= Bánh tráng phơi sương =

Bánh tráng paper

The bánh tráng phơi sương (lit. dew-wetted rice paper) is a special food of Lộc Du, Trảng Bàng District, Tây Ninh Province, Vietnam. It is a flexible two-layer rice paper.

== Process of production ==
There are seven steps in making the dish: steeping the rice, husking the rice, mixing the flour, spreading the flour, drying the rice paper in the sun, grilling the rice paper and wetting the paper by dew in the night. Commonly used rice strains are Bằng Cóc rice, So Miên rice or Nàng Miên rice.
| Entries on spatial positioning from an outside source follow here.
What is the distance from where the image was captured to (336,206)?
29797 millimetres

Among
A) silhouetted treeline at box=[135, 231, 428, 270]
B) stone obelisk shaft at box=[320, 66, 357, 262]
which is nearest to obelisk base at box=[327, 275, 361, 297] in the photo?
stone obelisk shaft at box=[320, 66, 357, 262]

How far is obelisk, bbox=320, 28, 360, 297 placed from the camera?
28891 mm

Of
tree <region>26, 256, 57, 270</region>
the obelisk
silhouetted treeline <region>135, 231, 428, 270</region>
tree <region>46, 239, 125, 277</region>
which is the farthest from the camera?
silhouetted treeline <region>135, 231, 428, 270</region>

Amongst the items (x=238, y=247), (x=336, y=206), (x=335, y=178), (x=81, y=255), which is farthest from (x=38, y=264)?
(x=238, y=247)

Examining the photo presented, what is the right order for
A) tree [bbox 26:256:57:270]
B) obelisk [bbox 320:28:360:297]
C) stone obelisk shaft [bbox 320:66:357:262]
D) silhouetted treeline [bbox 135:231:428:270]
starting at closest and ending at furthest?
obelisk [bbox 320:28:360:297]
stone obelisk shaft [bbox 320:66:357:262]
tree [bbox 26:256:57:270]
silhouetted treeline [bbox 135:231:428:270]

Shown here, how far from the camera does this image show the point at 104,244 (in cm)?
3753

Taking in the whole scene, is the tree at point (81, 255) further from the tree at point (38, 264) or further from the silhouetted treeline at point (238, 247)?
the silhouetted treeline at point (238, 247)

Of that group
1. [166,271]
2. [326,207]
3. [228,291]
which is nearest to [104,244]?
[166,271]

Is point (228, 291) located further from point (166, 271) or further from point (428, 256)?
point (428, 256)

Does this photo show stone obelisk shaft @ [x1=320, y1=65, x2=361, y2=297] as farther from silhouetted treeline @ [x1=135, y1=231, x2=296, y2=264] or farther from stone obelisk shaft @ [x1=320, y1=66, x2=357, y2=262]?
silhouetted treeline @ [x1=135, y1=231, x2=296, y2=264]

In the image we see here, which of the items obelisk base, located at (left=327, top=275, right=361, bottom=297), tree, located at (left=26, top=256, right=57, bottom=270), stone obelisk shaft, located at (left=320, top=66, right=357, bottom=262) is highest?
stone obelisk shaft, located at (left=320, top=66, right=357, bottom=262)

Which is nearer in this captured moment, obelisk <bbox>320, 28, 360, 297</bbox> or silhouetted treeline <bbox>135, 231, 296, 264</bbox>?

Rice is soaked in water equal to the volume of rice. If it is soaked too long, the rice will lose its fragrance. The soaked rice is mixed with salt and grilled, spread over a flat pan in a very thin round shape. When spreading, the water temperature must be kept constant. The next piece is spread over the pan just as the last piece is removed, and skilled workers time the rice paper cooking process by smelling the smoke. Next, the rice paper is spread over a bamboo grid and left to dry in the sun, and wind. If the rice paper is left to dry too long, it will be brittle, but if not left to dry long enough, it will be tough. The rice paper is then grilled over a fire of peanut shells, and the cooks turn the rice paper over regularly to prevent it from being burned or smoke-stained. When night dews begin to drop, the rice paper is left outside to be wetted by the dew; the length of time it is left outside depends on the amount of dew which falls that day.

== Spring roll wrap ==
Spring roll paper is used for making fresh summer rolls (salad rolls) or fried spring rolls in Vietnamese cuisine, where the rice paper is called bánh tráng or bánh tráng phơi sương. Ingredients of the food rice paper include white rice flour (95.5%), tapioca flour, salt (1.5%), and water (3%). The tapioca powder makes the rice paper glutinous and smooth. It is usually sold dried in thin, crisp, translucent round sheets that are wrapped in cellophane. The sheets are dipped briefly in hot water to soften them, then wrapped around savory or sweet ingredients.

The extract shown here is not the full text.